I woke up last night, about 12:30 or so, and couldn’t get back to sleep until after 4am. I did well for most of the day.
Until about 10 minutes ago.
Now I feel the flush of tired crossing my cheeks. I am hot. I am thirsty. I want a nap. I’d love to leave, go home and take a nap, but it’s not in the cards for today. Actually, I just need to hang in here about 1 1/2 more hours and I’ll be on my way. Why does that feel like it’s another 4 hours??
I sat up last night, wondering why I felt so awake at such a horrible time of night. I didn’t have any answers, either. I wasn’t stressing. I hadn’t eaten something horrible just before bed. I’m a teensy bit under the weather still, but nothing unbearable and certainly nothing to keep me up.
I was simply wide awake.
Now I’m not.
I had a great idea for a blog topic this morning, as I was walking in the chill air. I was moving quickly and ideas were bouncing around in my mind. Now the fatigue of no sleep and the dreariness of sitting here at my desk have joined forces and there’s nothing left of that creativity.
My bright spot today? I got to cuddle the baby on my lunch hour. I gave him his bottle, since he was fussing and building himself up into a tiny-guy rage. He’s growing or teething or just not feeling great in general, meaning that he needs extra loves and attention. So Todd made him a bottle and I sat, rocking him in the big comfy chair. He snuggled into me and sat picking at my shirt with his tiny, precise fingers.

Exercise a - Count the lines of the records that contain the string "settlement", and reply with the number alone.
The records have no connection to the journal entry.

Records provided -
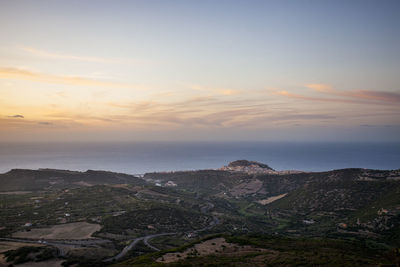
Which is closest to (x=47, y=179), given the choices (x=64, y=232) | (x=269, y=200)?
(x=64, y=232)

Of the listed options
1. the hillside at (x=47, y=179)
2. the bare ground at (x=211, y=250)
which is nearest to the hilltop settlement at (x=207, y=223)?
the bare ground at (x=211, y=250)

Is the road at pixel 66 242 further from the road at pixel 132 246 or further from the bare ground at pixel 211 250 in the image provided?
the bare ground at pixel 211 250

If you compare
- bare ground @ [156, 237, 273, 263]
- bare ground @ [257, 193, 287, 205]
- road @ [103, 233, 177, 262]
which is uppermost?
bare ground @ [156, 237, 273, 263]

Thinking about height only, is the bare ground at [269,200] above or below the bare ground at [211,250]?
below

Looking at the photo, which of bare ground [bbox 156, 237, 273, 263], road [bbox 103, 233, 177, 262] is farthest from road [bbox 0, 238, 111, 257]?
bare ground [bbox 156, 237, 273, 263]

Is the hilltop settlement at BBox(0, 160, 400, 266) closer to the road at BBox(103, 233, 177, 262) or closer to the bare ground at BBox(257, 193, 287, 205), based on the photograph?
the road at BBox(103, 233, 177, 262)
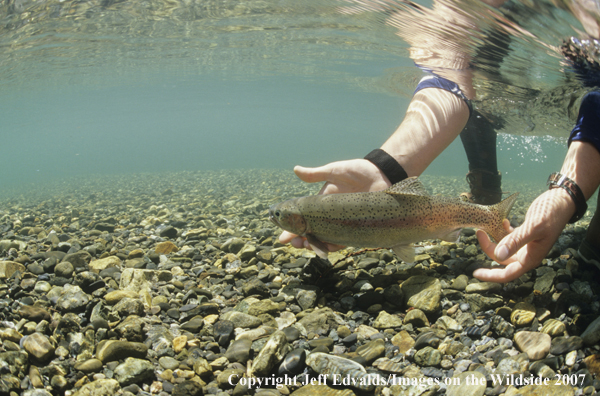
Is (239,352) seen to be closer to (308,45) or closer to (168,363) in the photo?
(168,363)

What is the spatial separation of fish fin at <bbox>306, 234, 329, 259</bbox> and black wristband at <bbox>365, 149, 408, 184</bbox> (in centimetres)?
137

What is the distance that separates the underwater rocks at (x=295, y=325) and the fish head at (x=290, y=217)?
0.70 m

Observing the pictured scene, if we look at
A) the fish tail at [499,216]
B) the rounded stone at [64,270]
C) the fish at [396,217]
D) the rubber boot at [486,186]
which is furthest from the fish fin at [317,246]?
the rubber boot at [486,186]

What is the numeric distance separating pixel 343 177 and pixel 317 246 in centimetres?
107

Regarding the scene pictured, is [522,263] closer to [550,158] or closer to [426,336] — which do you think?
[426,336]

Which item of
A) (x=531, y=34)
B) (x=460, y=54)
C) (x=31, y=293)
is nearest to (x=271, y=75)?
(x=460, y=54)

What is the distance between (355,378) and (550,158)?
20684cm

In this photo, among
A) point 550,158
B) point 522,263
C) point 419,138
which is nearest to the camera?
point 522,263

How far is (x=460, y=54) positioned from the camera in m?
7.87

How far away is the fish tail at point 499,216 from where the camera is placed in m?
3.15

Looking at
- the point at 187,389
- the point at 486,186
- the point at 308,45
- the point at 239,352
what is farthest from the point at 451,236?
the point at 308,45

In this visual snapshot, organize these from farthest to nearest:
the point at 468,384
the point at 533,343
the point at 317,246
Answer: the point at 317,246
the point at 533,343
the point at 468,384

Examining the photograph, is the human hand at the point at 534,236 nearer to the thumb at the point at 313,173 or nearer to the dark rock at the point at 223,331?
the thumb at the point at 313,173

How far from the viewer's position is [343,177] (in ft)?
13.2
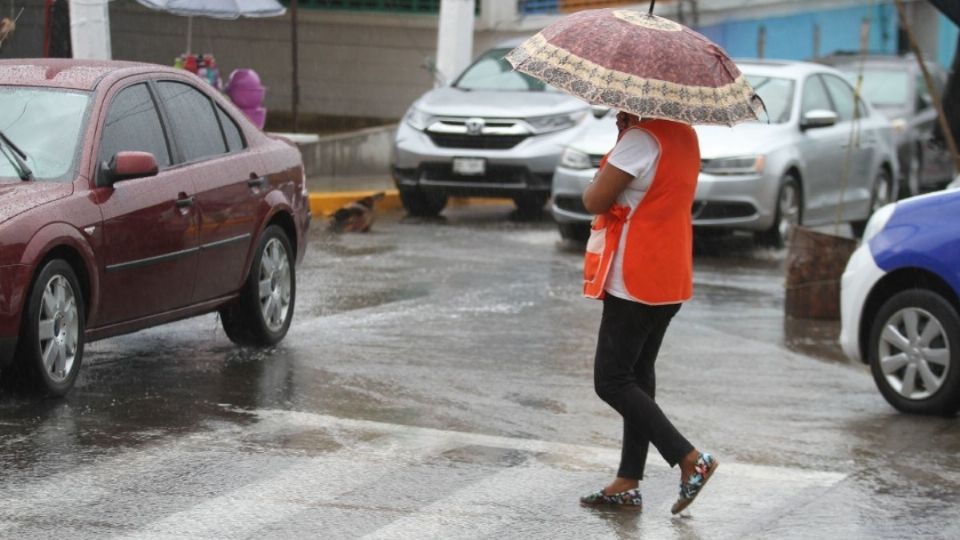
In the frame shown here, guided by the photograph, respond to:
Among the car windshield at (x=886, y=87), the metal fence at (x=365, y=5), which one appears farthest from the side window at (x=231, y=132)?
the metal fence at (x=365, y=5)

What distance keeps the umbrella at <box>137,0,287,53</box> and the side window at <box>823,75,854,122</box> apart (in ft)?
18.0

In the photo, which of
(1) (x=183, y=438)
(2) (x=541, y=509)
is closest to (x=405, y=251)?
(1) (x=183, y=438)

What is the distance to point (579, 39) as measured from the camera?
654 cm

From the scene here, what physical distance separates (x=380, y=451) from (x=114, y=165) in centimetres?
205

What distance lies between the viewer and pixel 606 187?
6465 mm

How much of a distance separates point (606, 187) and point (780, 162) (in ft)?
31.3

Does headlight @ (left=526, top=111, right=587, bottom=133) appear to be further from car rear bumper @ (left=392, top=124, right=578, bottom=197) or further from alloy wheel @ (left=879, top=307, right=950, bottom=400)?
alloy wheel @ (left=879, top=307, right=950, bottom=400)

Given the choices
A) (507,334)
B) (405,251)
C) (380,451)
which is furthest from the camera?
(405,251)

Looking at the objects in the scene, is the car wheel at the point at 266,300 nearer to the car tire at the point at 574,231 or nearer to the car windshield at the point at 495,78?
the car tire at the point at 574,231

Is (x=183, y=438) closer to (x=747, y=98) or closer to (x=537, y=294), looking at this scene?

Exercise b - Rewrite the journal entry from "Now I feel the" to "Now I’m not.", putting "snooze" in place of "nap".

Expected answer a - 2

Expected answer b -
Now I feel the flush of tired crossing my cheeks. I am hot. I am thirsty. I want a snooze. I’d love to leave, go home and take a snooze, but it’s not in the cards for today. Actually, I just need to hang in here about 1 1/2 more hours and I’ll be on my way. Why does that feel like it’s another 4 hours??
I sat up last night, wondering why I felt so awake at such a horrible time of night. I didn’t have any answers, either. I wasn’t stressing. I hadn’t eaten something horrible just before bed. I’m a teensy bit under the weather still, but nothing unbearable and certainly nothing to keep me up.
I was simply wide awake.
Now I’m not.